Improved unhealthy lifestyle habits in patients with high cardiovascular risk: results from a structured lifestyle programme in primary care
Background. Physical activity, healthful dietary habits, and not smoking are associated with reduced cardiovascular morbidity and mortality. However, few studies have examined how counselling to improve poor lifestyle habits might be carried out in clinical practice. In Swedish primary care, structured lifestyle counselling is still not integrated into everyday clinical practice. The aim of the present study was two-fold: (1) to describe a novel lifestyle intervention programme in primary care; and (2) to evaluate change in unhealthy lifestyle habits over 1 year in men and women with high cardiovascular risk who participated in the lifestyle intervention programme.
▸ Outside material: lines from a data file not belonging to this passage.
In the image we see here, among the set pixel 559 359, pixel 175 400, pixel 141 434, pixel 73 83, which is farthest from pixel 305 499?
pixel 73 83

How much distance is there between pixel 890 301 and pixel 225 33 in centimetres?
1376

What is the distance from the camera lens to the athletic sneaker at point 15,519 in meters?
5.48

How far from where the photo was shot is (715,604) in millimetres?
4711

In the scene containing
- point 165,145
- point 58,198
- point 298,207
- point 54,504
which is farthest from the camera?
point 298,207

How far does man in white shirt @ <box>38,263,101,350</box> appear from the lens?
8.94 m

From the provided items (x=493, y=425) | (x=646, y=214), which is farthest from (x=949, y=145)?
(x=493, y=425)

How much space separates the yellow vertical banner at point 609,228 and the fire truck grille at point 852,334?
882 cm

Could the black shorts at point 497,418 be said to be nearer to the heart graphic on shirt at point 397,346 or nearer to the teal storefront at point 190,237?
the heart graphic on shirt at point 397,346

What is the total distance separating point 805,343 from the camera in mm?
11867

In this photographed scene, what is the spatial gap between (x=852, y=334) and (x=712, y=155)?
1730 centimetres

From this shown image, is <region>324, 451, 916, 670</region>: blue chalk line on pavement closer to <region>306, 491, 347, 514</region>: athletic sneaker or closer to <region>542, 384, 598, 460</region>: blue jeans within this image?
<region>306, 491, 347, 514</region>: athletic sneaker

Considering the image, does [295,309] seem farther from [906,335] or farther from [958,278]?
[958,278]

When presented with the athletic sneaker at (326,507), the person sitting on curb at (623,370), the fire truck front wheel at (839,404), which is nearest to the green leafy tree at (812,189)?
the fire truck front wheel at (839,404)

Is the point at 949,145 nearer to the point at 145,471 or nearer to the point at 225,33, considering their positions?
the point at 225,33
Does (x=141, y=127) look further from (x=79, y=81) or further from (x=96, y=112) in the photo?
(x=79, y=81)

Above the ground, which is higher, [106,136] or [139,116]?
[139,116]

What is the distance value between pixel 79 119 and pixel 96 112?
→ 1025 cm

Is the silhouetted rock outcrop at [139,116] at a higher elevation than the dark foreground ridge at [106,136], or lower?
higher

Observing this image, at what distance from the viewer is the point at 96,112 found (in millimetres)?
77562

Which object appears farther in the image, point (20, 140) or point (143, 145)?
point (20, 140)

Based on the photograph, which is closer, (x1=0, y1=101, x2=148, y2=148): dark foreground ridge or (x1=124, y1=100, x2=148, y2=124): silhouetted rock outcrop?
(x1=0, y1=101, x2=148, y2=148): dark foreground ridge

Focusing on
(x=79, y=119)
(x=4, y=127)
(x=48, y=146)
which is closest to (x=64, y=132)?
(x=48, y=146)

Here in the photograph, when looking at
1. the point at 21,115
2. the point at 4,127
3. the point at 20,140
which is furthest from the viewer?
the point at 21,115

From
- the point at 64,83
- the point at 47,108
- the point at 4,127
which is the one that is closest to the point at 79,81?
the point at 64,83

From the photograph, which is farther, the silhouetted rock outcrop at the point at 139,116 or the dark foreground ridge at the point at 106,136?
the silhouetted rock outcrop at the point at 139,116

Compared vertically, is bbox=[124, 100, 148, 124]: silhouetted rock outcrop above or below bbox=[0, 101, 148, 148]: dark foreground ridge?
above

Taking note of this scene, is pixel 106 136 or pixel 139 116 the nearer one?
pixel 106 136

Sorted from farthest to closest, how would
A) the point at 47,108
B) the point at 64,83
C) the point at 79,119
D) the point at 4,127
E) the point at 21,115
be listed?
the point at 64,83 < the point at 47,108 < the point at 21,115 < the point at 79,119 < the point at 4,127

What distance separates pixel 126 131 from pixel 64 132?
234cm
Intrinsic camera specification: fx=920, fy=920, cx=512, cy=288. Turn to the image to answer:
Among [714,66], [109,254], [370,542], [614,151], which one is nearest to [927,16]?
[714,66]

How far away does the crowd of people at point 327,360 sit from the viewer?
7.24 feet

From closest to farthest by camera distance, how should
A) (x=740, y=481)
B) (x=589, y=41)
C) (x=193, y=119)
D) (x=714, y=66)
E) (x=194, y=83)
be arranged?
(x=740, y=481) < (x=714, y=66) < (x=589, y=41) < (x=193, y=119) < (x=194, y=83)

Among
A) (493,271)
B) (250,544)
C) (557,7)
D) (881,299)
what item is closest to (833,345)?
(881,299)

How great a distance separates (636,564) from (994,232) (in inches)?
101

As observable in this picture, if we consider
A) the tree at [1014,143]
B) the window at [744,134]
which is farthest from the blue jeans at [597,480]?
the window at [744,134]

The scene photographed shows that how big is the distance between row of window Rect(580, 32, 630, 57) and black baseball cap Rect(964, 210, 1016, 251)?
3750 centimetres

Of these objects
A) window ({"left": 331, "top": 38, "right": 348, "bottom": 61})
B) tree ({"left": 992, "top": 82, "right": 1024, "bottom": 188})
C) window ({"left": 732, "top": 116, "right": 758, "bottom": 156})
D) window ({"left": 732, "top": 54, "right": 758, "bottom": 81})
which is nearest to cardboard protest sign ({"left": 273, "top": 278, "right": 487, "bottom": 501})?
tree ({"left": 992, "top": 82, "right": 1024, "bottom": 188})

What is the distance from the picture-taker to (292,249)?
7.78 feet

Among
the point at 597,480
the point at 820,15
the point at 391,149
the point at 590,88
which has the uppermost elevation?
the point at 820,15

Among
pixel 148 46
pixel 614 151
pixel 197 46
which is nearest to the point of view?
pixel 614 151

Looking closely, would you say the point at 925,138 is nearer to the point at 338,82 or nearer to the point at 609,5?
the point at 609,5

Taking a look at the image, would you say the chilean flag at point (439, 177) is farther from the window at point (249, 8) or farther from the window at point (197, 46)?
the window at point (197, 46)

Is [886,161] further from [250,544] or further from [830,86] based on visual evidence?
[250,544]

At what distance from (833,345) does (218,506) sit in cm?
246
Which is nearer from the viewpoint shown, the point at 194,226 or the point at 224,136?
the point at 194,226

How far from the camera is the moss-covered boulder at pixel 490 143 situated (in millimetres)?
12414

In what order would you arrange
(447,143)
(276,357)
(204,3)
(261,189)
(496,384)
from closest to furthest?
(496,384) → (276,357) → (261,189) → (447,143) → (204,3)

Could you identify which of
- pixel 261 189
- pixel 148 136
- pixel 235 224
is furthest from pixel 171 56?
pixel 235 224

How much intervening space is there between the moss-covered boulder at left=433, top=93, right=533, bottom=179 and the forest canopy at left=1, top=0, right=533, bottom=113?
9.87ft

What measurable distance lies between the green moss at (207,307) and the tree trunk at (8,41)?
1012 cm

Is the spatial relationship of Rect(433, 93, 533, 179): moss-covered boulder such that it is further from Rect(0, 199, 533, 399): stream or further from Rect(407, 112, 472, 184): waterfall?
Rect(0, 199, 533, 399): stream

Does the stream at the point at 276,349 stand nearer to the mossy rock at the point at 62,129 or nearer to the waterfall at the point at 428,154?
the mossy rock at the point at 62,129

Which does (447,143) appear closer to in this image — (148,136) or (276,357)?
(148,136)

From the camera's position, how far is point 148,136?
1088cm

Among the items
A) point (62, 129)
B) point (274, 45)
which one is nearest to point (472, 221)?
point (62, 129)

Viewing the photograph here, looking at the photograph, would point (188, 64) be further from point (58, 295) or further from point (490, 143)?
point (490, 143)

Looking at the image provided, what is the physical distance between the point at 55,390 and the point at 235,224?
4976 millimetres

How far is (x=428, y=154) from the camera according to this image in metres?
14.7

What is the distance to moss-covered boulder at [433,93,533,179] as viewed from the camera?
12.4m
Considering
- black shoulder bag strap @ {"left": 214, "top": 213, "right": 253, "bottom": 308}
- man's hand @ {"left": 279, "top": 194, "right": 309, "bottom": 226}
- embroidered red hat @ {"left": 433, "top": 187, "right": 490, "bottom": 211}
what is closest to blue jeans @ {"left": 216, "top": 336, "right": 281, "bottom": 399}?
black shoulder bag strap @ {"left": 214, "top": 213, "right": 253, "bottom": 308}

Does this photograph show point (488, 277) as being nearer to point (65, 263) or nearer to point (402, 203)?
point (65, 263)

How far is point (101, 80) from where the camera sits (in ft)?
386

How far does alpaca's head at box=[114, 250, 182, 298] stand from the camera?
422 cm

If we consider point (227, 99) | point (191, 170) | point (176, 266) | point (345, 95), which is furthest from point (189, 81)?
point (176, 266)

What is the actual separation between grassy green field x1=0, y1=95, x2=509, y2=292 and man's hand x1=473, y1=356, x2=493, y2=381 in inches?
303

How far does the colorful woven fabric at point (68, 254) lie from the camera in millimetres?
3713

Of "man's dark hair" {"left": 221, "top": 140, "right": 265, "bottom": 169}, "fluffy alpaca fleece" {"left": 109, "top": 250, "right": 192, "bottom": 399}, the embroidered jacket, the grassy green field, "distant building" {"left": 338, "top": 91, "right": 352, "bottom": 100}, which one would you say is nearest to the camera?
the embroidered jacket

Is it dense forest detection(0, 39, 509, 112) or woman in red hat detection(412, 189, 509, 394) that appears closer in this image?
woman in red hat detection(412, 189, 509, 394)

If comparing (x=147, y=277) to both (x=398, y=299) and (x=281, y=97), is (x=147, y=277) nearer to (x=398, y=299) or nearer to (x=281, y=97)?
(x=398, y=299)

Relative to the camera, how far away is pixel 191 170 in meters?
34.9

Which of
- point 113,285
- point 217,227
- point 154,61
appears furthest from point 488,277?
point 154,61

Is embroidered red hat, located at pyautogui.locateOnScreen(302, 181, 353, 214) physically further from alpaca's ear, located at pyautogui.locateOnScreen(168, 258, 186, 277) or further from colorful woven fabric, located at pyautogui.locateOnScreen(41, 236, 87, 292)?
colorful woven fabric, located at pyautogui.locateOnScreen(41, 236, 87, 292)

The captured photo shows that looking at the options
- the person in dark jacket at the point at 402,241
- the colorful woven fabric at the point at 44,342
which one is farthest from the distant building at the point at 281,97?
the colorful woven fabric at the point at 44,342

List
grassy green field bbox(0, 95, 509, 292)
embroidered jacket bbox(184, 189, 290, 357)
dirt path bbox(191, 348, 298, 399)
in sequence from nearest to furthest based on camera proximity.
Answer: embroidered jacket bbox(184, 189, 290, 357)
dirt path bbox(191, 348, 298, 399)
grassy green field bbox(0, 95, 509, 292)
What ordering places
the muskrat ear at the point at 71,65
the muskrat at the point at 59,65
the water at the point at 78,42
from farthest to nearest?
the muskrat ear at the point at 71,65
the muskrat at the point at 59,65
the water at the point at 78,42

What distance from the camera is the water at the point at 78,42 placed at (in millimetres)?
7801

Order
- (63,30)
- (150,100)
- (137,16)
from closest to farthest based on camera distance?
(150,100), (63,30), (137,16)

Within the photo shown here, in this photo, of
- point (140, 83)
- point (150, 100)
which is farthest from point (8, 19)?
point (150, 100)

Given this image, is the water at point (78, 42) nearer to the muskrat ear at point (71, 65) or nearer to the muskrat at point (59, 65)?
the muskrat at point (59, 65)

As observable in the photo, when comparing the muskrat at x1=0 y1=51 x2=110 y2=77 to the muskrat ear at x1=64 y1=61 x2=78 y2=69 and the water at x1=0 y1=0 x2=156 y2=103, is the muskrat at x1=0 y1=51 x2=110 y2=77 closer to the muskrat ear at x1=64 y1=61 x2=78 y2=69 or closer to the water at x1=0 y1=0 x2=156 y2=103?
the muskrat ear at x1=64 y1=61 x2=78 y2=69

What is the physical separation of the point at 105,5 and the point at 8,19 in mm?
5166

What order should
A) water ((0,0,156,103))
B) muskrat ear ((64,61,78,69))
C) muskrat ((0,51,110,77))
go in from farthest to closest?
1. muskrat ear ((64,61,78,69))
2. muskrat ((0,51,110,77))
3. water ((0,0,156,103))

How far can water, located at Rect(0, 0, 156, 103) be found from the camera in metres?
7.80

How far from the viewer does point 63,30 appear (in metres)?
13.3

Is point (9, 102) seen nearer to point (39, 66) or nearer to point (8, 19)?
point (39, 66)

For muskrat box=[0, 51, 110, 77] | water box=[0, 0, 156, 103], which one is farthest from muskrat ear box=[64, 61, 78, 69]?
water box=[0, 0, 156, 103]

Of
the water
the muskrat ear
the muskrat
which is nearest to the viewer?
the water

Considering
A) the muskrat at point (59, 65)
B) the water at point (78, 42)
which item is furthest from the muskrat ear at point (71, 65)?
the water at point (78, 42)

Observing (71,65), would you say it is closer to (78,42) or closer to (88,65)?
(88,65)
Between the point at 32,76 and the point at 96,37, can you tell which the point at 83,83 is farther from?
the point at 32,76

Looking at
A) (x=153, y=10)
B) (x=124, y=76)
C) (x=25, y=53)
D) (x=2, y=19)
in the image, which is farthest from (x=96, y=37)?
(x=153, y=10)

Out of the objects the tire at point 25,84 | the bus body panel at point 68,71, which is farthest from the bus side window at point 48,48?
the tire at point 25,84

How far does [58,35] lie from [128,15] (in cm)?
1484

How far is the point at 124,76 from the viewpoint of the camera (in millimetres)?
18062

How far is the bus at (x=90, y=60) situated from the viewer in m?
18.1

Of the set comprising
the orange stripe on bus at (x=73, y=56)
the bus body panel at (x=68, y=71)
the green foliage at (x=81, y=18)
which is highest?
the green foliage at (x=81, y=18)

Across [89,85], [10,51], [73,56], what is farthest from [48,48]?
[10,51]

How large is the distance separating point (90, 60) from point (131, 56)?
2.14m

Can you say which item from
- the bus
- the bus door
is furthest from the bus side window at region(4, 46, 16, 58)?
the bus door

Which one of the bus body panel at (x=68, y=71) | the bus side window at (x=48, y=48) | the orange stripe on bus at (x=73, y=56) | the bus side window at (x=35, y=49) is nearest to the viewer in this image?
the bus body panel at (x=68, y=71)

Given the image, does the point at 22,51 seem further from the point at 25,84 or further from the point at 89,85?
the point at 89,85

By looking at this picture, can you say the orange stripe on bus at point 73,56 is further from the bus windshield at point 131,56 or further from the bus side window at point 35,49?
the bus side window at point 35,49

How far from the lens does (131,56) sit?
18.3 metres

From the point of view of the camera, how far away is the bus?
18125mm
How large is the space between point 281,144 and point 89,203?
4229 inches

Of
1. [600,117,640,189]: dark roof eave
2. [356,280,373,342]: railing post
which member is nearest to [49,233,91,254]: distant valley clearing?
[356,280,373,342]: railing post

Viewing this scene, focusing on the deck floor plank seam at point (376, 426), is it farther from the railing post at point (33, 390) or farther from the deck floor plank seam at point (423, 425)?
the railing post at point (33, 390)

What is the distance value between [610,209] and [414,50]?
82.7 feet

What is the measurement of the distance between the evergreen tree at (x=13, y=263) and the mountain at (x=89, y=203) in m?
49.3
Method. A single-group study with a 1-year follow-up was carried out. A total of 417 people was enrolled, median age 62 years (54% women), with either hypertension (69%), type 2 diabetes mellitus, or impaired glucose tolerance. The 1-year intervention included five counselling sessions that focused on lifestyle habits, delivered by a district nurse with postgraduate credits in diabetes care and the metabolic syndrome. All patients were offered in-depth counselling for one or more lifestyle habits when needed. Lifestyle habits were assessed by a questionnaire at baseline and 1-year follow-up. Total change was assessed using a nine-factor unhealthy lifestyle habit index.
Results. Favourable, significant changes were observed for physical activity, dietary habits, smoking, and stress over 1 year. Similar improvements were seen for both sexes and type of diagnosis.
Conclusions. The results support the utility of a multifactorial, structured approach to change unhealthy lifestyle habits for cardiovascular risk prevention in a primary care setting.